Ритуализация общественной жизни гоминид, очевидно, означала появление определенных нормативов социальных коммуникаций. Способность гоминид к усвоению подобных нормативов, по–видимому, не ограничивалась религиозными традициями и обрядами. В самом деле, наша концепция вторичных общественных структур подсказывает, что все непроизводственное активное время гоминид должно было быть регламентировано в интересах поддержания целостности социума. Здесь у гоминид появились существенные поведенческие перспективы. С биологической точки зрения, поведение животных и гоминид можно подразделить на два основных типа: эгоистическое и альтруистическое поведение в буквальном смысле этих терминов. Эгоистическое поведение предписывает особи стратегию поступков, обеспечивающую особи максимальную выживаемость даже в ущерб другим особям. Такого рода поведение вырабатывается у животных благодаря индивидуальному естественному отбору. Альтруистическое поведение предполагает в стратегии поступков особи определенную составляющую таких поступков, которые прямо не способствуют выживанию особи, но помогают выжить ее генетическим родственникам[56]. Эта линия поведения поддерживается групповым отбором, который благоприятствует выживанию сходного генотипа, представленного у близких родственников. Подобный групповой отбор является, в сущности, вариантом индивидуального естественного отбора, поскольку единицей приложения индивидуального отбора является единичный генотип, представленный у единичной особи, а единицей приложения группового отбора оказывается тот же единичный генотип, тиражированный у нескольких родственных особей.

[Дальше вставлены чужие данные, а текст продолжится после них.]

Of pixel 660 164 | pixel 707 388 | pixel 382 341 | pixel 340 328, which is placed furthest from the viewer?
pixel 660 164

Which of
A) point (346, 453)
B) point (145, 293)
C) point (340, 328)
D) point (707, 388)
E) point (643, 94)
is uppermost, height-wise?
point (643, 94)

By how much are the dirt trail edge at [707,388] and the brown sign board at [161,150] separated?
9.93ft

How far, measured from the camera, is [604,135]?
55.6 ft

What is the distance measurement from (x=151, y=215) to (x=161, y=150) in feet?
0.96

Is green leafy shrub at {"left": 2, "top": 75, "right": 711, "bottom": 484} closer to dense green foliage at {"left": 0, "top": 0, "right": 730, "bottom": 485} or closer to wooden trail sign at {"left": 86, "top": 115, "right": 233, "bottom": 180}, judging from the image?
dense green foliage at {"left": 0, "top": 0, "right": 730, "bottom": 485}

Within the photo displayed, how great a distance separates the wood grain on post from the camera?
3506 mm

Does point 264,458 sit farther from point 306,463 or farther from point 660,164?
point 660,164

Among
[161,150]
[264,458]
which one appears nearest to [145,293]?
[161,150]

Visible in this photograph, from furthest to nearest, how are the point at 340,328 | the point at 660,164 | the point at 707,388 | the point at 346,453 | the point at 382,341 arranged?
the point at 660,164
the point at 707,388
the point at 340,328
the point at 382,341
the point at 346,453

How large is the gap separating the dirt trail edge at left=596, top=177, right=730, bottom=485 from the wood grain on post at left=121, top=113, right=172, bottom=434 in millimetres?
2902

В популяциях животных биологический эгоизм и альтруизм сбалансированы. Гоминиды с ростом производительности труда должны были попасть в ситуацию, когда баланс эгоизма и альтруизма у них нарушился. В самом деле, у гоминид появилось активное время, свободное от добычи пищи. Материальные жизненные факторы, способные питать эгоистичное поведение, в сфере свободного времени были представлены слабо, и, следовательно, в этой сфере поведенческий баланс должен был измениться в пользу альтруистичного поведения, поскольку, в отличие от эгоистичного поведения, альтруистическое поведение предполагает позитивные связи между индивидами, а раннее общество как раз и нуждалось в таких связях для социализации своего свободного времени непроизводственным путем. Именно этим обстоятельством мы объясняем широкую распространенность в человеческих социумах альтруистических форм поведения. Что же касается древних гоминид, то они стали альтруистичнее своих животных предков не из высших соображений, а потому, что альтруистичные формы общения (забота о слабых и старых, может быть, забота о покойных) понадобились им для заполнения свободного времени чем–то полезным, с точки зрения консолидации социума.

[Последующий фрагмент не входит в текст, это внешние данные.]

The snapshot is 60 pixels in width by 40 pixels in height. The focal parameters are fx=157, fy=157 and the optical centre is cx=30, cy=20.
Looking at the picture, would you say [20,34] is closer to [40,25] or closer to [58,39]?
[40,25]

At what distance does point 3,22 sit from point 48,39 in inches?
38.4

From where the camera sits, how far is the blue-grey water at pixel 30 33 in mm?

В первобытном обществе, где происходила регламентация свободного времени (например, ритуальным образом), количественно растущие формы альтруистичного поведения, естественно, так же должны были претерпеть институциализацию в рамках вторичной общественной структуры. Нормированное альтруистичное поведение в человеческом обществе представлено нравственными формами поведения. Следовательно, можно предполагать, что нравственность возникла у гоминид с началом эпохи избыточной производительности труда. Первые признаки альтруистического поведения отмечены у человека прямоходящего более 1,5 млн. лет назад[57].

Языковые, ритуальные и нравственные формы коммуникаций у гоминид имели, как можно видеть, отчетливые биологические предпосылки. В отличие от названных форм вторичных общественных структур, ранние религиозные формы общения у гоминид, по‑видимому, не имели биологических предпосылок. (Здесь, отвлекаясь от известной концепции Дж.Дж.Фрэзера, мы не делаем различий между магией и религией.)

Ранние типы верований у гоминид (анималистическая мифология, магия, тотемизм, фетишизм, анимизм) связаны (за вычетом анимизма) с определенными предметными формами, классификационные свойства которых проливают свет на генезис указанных верований. Исходной предметной формой общественного бытия гоминид были средства коллективного производительного потребления, технологические нормы изготовления и употребления которых позволяют определить их как предметы определенного активного класса. Исходя из нашей гипотезы, можно было бы ожидать, что ранний социум для заполнения своего свободного времени должен был инсценировать технологические формы поведения в это непроизводственное время. При этом развитие предметной формы технологии должно было идти вполне предсказуемым путем: путем расширения и пассивизации ее класса. Расширение обусловливалось нуждой в заполнении свободного времени, а пассивизация – в заполнении этого времени непроизводственным путем.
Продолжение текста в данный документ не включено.